*AIM OF THE EXERCISE*
Reproduce the items verbatim from the line containing "What intervening distance" through the end of the items, including both ends, and leave out any pictures.

*Image-linked spatial questions*
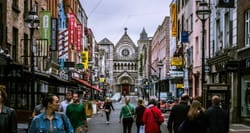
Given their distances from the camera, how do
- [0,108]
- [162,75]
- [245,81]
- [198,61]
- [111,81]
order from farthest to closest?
[111,81]
[162,75]
[198,61]
[245,81]
[0,108]

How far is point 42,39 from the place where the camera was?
34.2m

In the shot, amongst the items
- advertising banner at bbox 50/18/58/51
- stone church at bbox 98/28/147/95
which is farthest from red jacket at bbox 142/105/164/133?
stone church at bbox 98/28/147/95

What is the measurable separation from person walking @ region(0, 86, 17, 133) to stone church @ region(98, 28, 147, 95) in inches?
6743

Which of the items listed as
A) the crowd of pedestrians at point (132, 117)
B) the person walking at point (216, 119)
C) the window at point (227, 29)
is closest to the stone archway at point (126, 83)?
the window at point (227, 29)

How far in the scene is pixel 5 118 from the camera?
25.9 ft

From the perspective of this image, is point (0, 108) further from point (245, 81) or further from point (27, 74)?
point (245, 81)

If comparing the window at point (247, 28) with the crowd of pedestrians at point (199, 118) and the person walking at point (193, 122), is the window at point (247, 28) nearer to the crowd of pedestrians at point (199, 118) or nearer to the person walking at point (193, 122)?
the crowd of pedestrians at point (199, 118)

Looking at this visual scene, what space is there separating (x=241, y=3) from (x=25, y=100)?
11.7 meters

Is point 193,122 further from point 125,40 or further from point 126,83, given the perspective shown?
point 125,40

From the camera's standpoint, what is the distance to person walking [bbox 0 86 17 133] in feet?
25.8

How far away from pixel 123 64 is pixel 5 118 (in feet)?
588

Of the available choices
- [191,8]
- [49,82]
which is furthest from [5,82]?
[191,8]

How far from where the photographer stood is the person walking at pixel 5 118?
25.8 feet

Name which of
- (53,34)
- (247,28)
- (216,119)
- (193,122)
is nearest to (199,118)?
(193,122)
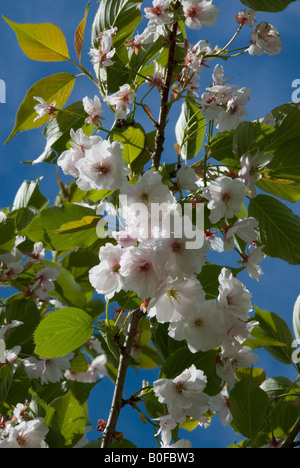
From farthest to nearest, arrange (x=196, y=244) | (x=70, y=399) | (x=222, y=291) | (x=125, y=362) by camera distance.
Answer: (x=70, y=399) < (x=125, y=362) < (x=222, y=291) < (x=196, y=244)

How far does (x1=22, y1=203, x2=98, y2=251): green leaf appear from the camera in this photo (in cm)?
118

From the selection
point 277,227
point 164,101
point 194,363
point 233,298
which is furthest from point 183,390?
point 164,101

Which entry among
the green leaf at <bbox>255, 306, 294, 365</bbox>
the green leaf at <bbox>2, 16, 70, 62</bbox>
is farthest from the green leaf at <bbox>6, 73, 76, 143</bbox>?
the green leaf at <bbox>255, 306, 294, 365</bbox>

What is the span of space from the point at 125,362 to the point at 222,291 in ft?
0.88

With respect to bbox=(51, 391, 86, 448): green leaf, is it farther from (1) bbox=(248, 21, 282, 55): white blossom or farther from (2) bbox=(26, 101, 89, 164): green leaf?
(1) bbox=(248, 21, 282, 55): white blossom

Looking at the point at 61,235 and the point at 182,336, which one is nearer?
the point at 182,336

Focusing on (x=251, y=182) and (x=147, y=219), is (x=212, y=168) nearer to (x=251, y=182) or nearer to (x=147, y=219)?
(x=251, y=182)

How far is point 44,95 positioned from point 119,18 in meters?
0.26

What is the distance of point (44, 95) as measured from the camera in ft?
4.63

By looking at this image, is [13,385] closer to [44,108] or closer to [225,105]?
[44,108]

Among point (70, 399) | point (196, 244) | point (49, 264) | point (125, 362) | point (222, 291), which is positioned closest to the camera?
point (196, 244)

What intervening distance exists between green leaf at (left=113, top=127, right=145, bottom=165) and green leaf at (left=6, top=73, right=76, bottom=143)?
31 cm

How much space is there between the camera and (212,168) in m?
1.18
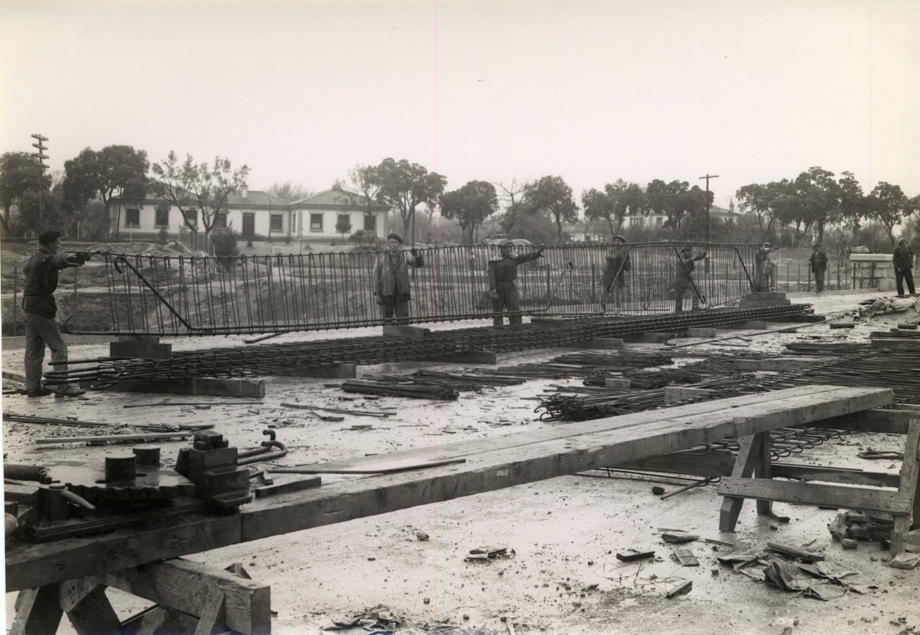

*REPLY TO THE TASK*
What intervening distance exists between green leaf at (left=113, top=127, right=145, bottom=165) and green leaf at (left=6, top=73, right=76, bottom=143)?
31 cm

How much space is there between the camera and (212,168) in m?
1.18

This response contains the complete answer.